[PASSAGE SHOWN]:
Simple JavaScript Requirement System for Asynchronous Scripts

I recently went through the chore of making sure that all the scripts on this site are loaded asynchronously using JavaScript Deferment, as shown in Django Template Tags for JavaScript Deferment. This ended up causing problems with my JavaScript, because most of my scripts depend on blog.js, which is now loaded asynchronously. I decided to write a simple require system that other scripts could use to ensure that blog.js is already loaded, and today I am sharing that simple system.

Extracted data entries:

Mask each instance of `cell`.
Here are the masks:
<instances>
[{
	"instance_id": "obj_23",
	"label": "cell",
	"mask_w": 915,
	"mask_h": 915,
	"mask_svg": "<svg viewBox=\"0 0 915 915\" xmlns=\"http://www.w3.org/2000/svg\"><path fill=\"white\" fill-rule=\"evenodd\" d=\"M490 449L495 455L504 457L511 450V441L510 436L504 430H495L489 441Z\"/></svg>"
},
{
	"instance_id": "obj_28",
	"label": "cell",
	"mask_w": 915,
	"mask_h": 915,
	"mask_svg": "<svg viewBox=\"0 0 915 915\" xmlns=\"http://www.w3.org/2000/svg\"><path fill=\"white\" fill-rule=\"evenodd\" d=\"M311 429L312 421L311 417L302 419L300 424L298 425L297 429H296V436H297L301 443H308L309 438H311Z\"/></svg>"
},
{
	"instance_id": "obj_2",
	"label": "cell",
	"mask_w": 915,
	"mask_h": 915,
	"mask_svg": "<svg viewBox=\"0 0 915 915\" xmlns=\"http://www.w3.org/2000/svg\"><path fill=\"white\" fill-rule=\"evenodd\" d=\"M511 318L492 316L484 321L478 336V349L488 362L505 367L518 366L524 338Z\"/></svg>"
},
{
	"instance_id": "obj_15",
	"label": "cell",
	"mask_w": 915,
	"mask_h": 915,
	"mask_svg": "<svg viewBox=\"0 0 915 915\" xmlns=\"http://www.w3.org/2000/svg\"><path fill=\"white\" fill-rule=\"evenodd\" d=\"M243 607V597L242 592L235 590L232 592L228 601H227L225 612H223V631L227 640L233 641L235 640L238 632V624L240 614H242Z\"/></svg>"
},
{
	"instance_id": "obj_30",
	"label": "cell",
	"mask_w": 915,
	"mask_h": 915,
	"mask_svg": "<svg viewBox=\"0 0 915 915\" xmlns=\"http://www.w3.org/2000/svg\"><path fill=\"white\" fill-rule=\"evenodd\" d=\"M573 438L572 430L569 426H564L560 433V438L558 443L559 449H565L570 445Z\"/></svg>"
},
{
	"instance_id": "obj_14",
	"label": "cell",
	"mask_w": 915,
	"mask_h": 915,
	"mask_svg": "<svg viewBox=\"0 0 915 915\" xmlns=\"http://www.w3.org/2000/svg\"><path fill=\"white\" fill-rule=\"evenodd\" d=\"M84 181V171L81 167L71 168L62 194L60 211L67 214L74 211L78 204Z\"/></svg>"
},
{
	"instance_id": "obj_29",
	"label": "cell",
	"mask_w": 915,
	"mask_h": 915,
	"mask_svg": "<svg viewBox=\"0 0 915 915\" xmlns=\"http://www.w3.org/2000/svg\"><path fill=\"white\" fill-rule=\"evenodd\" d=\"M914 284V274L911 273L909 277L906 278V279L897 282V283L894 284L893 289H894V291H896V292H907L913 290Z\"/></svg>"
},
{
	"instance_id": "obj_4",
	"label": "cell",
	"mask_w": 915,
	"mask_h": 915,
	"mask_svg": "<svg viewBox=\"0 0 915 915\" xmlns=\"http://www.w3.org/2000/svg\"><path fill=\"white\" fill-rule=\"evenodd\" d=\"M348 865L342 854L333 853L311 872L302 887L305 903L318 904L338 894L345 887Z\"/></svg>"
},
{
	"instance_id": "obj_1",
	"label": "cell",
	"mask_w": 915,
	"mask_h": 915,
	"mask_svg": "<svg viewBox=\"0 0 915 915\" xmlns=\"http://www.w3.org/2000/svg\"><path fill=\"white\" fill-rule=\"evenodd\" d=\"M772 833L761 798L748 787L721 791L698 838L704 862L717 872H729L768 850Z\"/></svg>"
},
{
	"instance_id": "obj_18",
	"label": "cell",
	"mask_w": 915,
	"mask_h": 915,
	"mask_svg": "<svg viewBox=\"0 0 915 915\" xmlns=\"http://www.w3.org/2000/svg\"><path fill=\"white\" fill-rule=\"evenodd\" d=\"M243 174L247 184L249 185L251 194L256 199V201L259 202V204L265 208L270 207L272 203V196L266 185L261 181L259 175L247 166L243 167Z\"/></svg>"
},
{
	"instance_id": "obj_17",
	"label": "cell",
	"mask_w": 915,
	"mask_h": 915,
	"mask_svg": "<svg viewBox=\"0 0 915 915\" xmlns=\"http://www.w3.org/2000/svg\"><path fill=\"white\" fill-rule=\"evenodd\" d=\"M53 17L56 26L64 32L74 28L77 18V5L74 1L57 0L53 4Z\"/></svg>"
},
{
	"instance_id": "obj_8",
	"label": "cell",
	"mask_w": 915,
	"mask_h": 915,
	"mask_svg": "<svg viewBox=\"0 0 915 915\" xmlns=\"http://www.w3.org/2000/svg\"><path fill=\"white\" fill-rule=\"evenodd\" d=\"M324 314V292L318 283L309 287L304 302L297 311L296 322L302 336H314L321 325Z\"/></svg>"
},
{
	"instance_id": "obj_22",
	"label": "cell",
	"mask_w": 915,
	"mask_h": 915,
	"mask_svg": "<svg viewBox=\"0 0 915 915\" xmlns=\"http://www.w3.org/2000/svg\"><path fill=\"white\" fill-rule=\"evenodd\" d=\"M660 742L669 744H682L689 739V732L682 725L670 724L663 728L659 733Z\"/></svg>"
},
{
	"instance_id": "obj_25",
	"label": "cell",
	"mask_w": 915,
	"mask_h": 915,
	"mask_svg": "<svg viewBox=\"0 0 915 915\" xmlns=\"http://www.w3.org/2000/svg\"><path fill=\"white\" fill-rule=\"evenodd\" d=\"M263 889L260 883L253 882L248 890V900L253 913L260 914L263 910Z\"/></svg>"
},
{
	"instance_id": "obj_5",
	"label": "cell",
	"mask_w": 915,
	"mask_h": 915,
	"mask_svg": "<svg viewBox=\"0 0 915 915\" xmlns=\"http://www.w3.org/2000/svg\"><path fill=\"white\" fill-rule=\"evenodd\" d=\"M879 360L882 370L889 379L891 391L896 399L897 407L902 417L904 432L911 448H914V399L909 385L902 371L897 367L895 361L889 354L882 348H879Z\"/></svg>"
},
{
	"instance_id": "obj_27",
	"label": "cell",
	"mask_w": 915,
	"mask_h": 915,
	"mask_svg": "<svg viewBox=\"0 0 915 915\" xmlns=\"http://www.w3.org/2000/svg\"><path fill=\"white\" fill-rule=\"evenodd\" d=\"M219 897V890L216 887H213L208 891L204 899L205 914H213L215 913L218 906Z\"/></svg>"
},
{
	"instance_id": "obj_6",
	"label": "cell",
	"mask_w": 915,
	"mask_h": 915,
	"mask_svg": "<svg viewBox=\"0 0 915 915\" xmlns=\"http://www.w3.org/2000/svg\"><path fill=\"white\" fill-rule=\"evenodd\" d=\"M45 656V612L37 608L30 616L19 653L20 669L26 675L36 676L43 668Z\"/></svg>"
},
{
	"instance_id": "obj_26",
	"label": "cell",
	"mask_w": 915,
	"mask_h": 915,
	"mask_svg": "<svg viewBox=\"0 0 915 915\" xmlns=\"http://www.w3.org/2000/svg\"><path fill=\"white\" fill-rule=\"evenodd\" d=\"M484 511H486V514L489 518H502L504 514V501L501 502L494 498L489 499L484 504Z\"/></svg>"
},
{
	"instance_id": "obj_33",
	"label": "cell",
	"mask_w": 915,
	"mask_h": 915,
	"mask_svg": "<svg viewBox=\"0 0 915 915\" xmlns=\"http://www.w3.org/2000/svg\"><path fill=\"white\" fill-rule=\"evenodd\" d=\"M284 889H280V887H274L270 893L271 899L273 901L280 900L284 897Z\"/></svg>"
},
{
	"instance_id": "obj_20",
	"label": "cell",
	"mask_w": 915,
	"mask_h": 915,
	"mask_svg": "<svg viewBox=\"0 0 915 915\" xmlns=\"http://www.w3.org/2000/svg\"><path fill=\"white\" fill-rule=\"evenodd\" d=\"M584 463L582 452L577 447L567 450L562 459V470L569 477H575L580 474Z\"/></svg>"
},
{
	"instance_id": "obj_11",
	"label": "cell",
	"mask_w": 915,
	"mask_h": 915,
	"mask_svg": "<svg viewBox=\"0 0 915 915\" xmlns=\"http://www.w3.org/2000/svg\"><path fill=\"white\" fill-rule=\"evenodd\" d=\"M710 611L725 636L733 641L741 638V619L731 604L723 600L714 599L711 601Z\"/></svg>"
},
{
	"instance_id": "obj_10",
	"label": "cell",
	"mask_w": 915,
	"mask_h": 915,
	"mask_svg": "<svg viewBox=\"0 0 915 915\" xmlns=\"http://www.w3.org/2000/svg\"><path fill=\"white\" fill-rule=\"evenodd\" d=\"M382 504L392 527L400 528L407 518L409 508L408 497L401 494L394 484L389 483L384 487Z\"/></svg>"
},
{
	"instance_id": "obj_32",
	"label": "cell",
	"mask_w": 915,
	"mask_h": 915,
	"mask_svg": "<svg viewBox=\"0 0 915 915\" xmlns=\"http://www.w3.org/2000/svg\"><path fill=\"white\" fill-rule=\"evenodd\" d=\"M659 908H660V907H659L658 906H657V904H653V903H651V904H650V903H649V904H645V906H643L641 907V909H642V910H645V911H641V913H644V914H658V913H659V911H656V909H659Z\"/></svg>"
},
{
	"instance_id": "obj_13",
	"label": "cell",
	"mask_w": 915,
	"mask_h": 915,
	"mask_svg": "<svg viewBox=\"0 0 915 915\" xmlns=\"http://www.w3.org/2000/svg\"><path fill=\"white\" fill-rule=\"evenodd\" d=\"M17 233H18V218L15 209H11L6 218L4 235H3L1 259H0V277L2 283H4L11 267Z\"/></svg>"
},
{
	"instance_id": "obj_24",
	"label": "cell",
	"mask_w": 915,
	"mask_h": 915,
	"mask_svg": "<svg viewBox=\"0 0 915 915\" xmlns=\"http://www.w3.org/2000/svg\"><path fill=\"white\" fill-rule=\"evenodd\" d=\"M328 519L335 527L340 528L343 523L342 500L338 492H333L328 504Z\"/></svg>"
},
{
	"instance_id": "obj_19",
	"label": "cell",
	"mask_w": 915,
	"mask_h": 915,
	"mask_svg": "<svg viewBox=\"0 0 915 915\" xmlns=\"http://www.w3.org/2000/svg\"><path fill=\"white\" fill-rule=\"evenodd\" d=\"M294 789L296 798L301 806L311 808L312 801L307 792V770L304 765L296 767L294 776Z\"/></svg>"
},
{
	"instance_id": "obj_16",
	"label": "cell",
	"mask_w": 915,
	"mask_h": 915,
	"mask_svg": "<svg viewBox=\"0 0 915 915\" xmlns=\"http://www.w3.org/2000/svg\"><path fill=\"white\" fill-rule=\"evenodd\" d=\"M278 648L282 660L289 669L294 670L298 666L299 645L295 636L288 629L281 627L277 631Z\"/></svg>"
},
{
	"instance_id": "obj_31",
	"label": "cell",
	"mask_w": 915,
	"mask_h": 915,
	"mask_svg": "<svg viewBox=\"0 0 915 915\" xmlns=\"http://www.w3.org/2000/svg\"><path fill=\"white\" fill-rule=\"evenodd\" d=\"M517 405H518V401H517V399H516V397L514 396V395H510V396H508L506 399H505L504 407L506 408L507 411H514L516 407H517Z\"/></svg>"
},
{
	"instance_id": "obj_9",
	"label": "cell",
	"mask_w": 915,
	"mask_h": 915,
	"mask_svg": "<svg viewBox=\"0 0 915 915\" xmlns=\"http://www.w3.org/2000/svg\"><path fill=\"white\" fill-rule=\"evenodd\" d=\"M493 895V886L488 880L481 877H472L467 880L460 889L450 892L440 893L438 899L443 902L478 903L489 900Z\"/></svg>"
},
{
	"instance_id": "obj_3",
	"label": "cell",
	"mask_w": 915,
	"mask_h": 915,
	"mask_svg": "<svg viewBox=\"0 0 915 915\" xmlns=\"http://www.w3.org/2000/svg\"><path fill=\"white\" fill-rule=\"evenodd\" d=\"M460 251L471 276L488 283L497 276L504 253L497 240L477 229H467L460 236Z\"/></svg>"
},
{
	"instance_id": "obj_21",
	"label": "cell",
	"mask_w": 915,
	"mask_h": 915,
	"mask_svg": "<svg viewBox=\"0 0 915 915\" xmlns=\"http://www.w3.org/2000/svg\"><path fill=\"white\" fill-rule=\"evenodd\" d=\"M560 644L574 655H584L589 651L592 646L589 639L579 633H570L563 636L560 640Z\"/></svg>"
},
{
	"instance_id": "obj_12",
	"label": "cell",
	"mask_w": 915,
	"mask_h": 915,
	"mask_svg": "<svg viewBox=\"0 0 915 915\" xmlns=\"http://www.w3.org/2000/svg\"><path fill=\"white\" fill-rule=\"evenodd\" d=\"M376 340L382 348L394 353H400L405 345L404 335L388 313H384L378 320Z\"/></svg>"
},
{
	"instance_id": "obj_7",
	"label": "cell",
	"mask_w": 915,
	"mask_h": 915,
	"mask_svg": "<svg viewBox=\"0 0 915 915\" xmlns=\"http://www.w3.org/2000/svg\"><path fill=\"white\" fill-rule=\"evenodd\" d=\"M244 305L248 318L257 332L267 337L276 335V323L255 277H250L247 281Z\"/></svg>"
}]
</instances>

[WORK REQUEST]: Reproduce the passage on the JavaScript requirement system for asynchronous scripts word for word, including its title.

[EXERCISE SOLUTION]:
Simple JavaScript Requirement System for Asynchronous Scripts

I recently went through the chore of making sure that all the scripts on this site are loaded asynchronously using JavaScript Deferment, as shown in Django Template Tags for JavaScript Deferment. This ended up causing problems with my JavaScript, because most of my scripts depend on blog.js, which is now loaded asynchronously. I decided to write a simple require system that other scripts could use to ensure that blog.js is already loaded, and today I am sharing that simple system.